Maybe I’ve been watching too many zombie movies, but there is just something unbelievably eery about walking into a house with the TV still on, every light blazing, and a moldering bowl of cereal perched precariously on the edge of the sink. I almost expect some ghoul to come leaping out of the hall closet and try to eat me, or rather, I would expect that if it wasn’t for the fact that all of the “almost” hung up winter coats on the floor would probably catch the ghoul around his rotting ankles and send him crashing to the “almost” swept floor.

Or, if I was at all religious (and wasn’t already all too cognizant of my family’s true nature), the pile of empty clothes and shoes stretched out beseechingly from front door to bathroom might leave me in grim apprehension that the Rapture had occurred while I was out buying vodka and lottery tickets, and somehow mysteriously (and mistakenly) left me behind.

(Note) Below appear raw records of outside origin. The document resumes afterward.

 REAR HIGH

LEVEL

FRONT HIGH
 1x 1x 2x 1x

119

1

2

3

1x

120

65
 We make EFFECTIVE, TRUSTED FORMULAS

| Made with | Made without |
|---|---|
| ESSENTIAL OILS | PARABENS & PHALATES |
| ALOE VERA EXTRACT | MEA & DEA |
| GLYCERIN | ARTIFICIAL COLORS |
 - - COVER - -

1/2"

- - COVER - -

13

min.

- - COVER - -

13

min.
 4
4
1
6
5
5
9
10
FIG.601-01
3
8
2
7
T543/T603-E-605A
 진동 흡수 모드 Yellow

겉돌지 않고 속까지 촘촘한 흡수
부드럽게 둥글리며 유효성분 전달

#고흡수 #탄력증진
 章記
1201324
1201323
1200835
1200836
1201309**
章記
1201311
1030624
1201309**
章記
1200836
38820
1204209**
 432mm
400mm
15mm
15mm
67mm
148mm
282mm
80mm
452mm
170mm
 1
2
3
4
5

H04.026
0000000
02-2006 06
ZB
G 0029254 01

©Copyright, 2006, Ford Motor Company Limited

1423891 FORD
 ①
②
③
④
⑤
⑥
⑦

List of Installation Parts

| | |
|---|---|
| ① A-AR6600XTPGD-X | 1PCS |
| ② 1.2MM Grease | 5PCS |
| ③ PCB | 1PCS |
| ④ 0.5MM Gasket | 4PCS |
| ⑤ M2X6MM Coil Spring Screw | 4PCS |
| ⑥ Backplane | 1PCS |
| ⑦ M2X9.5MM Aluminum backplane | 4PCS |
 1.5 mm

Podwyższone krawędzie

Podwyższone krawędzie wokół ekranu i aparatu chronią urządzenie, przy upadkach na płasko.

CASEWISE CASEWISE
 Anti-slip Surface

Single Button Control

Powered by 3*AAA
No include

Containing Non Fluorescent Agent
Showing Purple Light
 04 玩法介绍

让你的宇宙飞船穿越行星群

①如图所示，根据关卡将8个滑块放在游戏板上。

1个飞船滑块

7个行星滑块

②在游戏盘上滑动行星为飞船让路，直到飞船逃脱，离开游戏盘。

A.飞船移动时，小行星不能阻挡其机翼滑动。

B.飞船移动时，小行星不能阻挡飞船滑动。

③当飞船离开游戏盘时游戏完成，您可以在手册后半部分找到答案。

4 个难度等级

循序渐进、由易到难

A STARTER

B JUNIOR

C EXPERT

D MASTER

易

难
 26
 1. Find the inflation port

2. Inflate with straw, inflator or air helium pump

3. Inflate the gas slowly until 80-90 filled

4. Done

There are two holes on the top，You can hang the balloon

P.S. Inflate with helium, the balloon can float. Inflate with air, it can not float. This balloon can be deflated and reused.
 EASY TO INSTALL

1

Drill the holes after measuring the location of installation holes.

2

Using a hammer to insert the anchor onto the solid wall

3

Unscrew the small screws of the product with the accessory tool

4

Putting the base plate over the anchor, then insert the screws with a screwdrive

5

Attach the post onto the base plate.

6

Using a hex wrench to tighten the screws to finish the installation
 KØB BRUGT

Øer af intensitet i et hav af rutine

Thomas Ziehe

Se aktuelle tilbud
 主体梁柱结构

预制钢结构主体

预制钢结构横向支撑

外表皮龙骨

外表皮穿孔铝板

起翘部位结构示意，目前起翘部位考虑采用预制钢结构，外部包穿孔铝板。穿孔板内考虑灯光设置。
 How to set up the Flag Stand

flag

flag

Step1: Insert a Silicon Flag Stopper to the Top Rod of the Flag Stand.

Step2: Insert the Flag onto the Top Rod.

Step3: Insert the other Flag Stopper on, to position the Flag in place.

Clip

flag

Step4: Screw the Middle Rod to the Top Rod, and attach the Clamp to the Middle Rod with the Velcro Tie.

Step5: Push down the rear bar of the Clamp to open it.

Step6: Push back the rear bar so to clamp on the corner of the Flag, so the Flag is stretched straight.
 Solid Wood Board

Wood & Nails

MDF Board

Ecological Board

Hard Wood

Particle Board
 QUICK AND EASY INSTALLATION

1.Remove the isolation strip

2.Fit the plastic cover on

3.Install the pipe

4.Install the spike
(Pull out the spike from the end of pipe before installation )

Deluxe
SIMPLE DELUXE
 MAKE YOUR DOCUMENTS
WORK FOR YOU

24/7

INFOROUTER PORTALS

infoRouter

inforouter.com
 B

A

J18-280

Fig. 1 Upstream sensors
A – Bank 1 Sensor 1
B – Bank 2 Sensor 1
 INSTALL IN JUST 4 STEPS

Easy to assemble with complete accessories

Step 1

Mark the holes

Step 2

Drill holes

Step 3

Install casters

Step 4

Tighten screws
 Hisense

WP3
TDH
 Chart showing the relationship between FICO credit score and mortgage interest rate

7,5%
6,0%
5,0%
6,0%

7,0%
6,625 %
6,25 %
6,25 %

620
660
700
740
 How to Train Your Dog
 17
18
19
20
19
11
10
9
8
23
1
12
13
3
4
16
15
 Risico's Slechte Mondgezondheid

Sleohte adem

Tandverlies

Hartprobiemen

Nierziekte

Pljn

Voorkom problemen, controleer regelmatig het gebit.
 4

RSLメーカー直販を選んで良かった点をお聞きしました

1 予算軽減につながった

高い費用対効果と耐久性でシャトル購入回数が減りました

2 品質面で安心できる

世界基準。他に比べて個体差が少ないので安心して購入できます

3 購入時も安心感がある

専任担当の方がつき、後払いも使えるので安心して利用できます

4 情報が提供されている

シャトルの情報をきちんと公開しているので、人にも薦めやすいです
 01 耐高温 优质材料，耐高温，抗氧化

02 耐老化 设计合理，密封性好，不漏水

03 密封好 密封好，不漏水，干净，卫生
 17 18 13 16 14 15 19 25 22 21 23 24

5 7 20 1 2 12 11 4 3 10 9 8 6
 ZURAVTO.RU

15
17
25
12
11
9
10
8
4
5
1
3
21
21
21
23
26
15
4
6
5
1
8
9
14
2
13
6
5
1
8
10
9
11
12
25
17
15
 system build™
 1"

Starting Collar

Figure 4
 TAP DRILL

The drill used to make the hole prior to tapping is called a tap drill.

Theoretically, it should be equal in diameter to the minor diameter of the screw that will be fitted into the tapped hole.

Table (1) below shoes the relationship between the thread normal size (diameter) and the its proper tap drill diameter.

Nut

Or I might even think that some terrible tragedy had struck my family; perhaps some debilitating virus that had come along and stricken them in the midst of their morning routines, making their only chances of survival to put the milk jug down right here, on the floor in front of the refrigerator, and, using their last tiny bit of strength, crawl to the hospital.

However, even if I was gullible enough to believe any of those theories, eventually they would all fall by the wayside once it had become obvious that the zombie infestation/imminent Rapture/viral attack did not also cause a subsequent almost finishing of donuts, almost cessation of smacking their little brothers on the backs of their heads, or almost finishing of video games. (Although, now that I think about it, I don’t believe that I’ve ever seen anyone actually finish a video game in my life; instead, they just seem to keep moving on to the next level forever and ever in a never-ending cycle of “war” and “not so much war.” Kind of like a certain “War on Terror.”).

Actually, maybe it’s the “War on Terror” that offers the best explanation. Think about it: to a child that has been raised under the current administration, the idea of hanging a “Mission Accomplished” sign next to a half-made bed might make pretty good sense.